**PASSAGE**
Suojeluskunta members of the Civil War can be roughly divided into three types of members. Those willing to fight both in their own local area and in other parts of the country, those willing to fight or maintain order only in their own area and supporting members, who supported the Suojeluskunta with finances and/or supplies without personally participating in battle. At end of the year 1917 and during the Civil War, "Lentävä Osasto" ("flying detachment") type units were established from those willing to fight in other areas of the country.

Wars are rarely clean, but the Finnish Civil War was as ugly as civil wars can be. In general, Suojeluskunta members saw the Russians as enemies of Finland and Finnish Reds as traitors who had betrayed their own country. Volunteers of the Suojeluskuntas wanted an independent Finnish State. For them the Russian military was an occupier and the Red Guards, who had allied themselves with the Bolshevik government, were a threat to Finnish independence. During the Civil War the White Army didn't have a real chain-of-command for the Suojeluskunta. The Advisory Committee of the Commander in Chief, which had representatives from the various Suojeluskunta, was intended as the connection between the local Suojeluskunta and Mannerheim’s HQ, but it didn't take part when it came to the actual commanding of troops. Also the military chain-of-command for frontline units was unclear, giving higher headquarters poor control of their troops.

**SHORT TASK A**
Write out the listing from its first line through the line containing "[465,546,927,685]", including both ends, and omit the pictures.

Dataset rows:
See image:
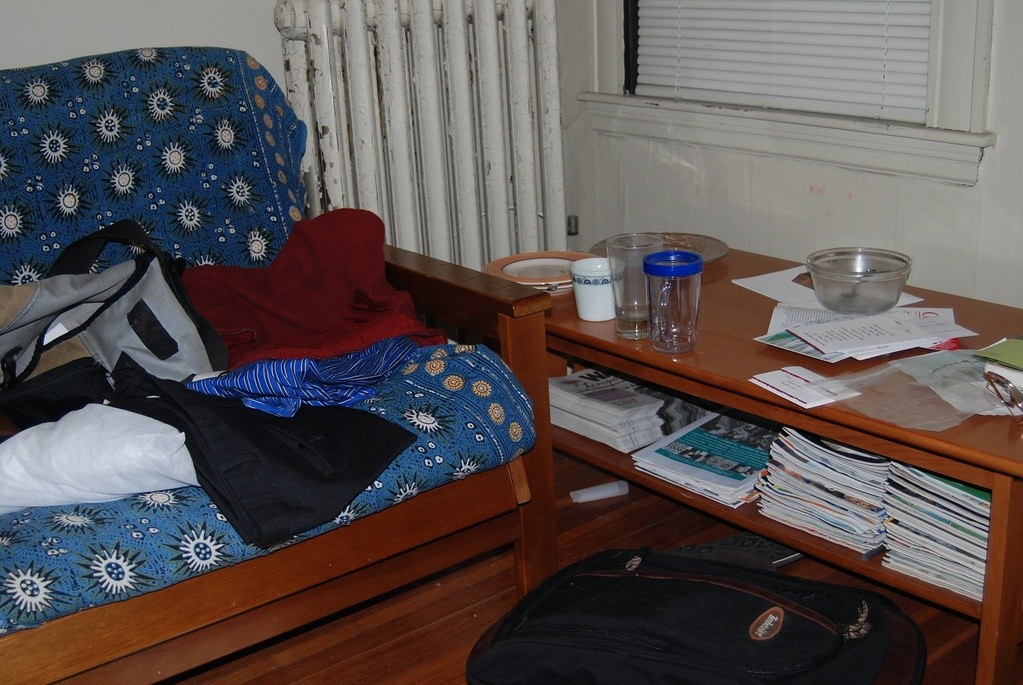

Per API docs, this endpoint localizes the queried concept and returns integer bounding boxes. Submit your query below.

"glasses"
[984,372,1023,425]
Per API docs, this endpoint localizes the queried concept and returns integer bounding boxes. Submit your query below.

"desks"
[541,250,1023,685]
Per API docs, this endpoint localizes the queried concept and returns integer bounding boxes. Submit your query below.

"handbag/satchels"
[0,219,230,382]
[0,346,115,432]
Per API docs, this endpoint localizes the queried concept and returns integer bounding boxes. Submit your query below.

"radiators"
[275,0,568,274]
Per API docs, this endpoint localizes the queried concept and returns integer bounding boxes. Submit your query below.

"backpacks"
[465,546,927,685]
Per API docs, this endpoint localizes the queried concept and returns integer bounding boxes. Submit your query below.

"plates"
[589,231,730,264]
[482,251,601,297]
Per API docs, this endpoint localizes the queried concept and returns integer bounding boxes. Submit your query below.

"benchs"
[0,46,556,685]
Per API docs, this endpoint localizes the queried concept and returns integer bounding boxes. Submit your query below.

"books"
[549,369,991,601]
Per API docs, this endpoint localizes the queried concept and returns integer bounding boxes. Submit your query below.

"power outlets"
[568,216,579,236]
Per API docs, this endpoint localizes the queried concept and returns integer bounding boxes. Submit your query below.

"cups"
[607,233,664,339]
[643,250,703,355]
[570,257,625,321]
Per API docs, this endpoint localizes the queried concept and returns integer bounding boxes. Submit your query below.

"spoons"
[841,268,876,299]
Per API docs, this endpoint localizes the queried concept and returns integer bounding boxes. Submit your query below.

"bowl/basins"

**SHORT TASK B**
Name each type of Suojeluskunta member that the passage on the Suojeluskunta distinguishes.

**WRITTEN RESPONSE A**
See image:

Per API docs, this endpoint localizes the queried concept and returns integer bounding boxes. Submit your query below.

"glasses"
[984,372,1023,425]
Per API docs, this endpoint localizes the queried concept and returns integer bounding boxes. Submit your query below.

"desks"
[541,250,1023,685]
Per API docs, this endpoint localizes the queried concept and returns integer bounding boxes. Submit your query below.

"handbag/satchels"
[0,219,230,382]
[0,346,115,432]
Per API docs, this endpoint localizes the queried concept and returns integer bounding boxes. Submit your query below.

"radiators"
[275,0,568,274]
Per API docs, this endpoint localizes the queried concept and returns integer bounding boxes. Submit your query below.

"backpacks"
[465,546,927,685]

**WRITTEN RESPONSE B**
- Those willing to fight both in their own local area and in other parts of the country
- Those willing to fight or maintain order only in their own area
- Supporting members, who supported the Suojeluskunta with finances and/or supplies without personally participating in battle